Planting and Care of Your New Plants


It is very important that you continue the good care your plant has previously received before purchase. Be sure to water your plant while it is in the container until it is planted in the ground. The plant should not be allowed to wilt prior to planting as the roots and plant could be damaged beyond repair. Decide where it will be planted. Be sure the drainage, the light and amount of room available for it to grow to maturity are all correct.

Once you are sure that everything is set, it is time to dig the hole. Dig a hole two times the width of the container the plant was in. Prepare the removed soil by mixing it with the recommended soil amendment to create the proper growing medium. Mix two parts peat to one part composted manure and one part existing soil together to refill the hole.

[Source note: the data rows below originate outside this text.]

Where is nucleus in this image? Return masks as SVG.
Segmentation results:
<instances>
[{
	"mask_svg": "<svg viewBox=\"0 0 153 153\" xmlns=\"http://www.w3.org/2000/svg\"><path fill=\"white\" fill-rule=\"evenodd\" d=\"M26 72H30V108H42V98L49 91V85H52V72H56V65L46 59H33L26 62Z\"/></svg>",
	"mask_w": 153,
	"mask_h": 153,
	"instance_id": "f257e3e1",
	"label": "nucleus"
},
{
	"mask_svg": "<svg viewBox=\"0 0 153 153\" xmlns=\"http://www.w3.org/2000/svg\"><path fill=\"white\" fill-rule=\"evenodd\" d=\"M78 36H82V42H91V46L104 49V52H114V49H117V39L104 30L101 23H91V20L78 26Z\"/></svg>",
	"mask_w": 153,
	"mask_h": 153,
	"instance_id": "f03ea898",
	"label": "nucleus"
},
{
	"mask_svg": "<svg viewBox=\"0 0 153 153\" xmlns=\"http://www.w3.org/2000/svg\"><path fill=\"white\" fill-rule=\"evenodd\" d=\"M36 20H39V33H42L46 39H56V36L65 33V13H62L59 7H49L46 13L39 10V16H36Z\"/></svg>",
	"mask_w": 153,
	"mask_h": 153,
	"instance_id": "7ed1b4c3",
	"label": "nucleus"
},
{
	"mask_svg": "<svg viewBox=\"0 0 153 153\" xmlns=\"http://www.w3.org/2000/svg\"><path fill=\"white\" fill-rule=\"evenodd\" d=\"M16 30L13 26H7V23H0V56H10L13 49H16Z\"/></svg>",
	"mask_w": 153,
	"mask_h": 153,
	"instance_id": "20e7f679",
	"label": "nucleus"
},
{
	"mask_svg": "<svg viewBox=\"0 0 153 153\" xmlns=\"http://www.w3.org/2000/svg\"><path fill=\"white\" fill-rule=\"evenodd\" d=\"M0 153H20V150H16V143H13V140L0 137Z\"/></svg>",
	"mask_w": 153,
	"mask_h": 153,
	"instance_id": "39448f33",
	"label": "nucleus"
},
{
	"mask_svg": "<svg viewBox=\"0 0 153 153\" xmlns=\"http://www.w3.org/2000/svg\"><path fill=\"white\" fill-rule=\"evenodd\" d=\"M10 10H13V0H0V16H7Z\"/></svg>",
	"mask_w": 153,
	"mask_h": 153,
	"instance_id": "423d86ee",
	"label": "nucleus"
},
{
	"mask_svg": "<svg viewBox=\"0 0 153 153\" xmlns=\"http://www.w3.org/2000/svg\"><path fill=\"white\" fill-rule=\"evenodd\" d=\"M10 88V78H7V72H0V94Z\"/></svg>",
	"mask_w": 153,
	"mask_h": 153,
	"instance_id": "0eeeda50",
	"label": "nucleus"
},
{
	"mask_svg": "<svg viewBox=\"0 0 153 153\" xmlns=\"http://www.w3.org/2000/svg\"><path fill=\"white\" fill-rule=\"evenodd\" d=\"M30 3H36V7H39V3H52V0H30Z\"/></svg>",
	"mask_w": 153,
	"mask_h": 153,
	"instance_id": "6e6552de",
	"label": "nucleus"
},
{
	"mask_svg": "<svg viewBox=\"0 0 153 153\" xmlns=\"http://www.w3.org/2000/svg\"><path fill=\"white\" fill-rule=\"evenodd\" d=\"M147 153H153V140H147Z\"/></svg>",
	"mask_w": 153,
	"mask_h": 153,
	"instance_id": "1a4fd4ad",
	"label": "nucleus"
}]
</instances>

If plant is in a plastic container remove it. If the plant is in a peat pot, it can be planted in the pot however you will need to tear off the top edge and slit the sides and bottom open. Place the plant in the hole with the top of the root ball even with ground level. Be sure it is straight in the hole with the plant facing just the way you want it. Now fill the hole with the prepared soil. Tamp the soil around the root ball firmly to prevent air pockets, but not enough to compact the soil too much. Form a water basin with a 2” mound of soil around the outer edge of the plant like a moat.

Gently soak the soil around the root ball with water until well saturated. Add a 1-2” layer of mulch over the planted area. Continue to water the plant consistently throughout the growing season. Water your plants at least three times a week with a slow running hose for about 20-45 minutes per plant depending on soil type and plant size. Extreme weather conditions may require more water or less water depending. Your lawn irrigation system is not a replacement for this kind of individual plant care. Continue this regular watering of your plants until there is frost in the ground. Evergreens particularly require this late season watering to prevent foliage from drying out over the winter months. Large trees and those planted in the fall require these new plant watering techniques throughout the following growing season to root in well.

If you have planted your new plants properly, all they need to survive and thrive in the years to come is the right amount of water, a balanced fertilizer suitable to the type of plant applied in the spring, a little pruning and proper winterizing. A little effort now will pay big dividends in the future. Enjoy!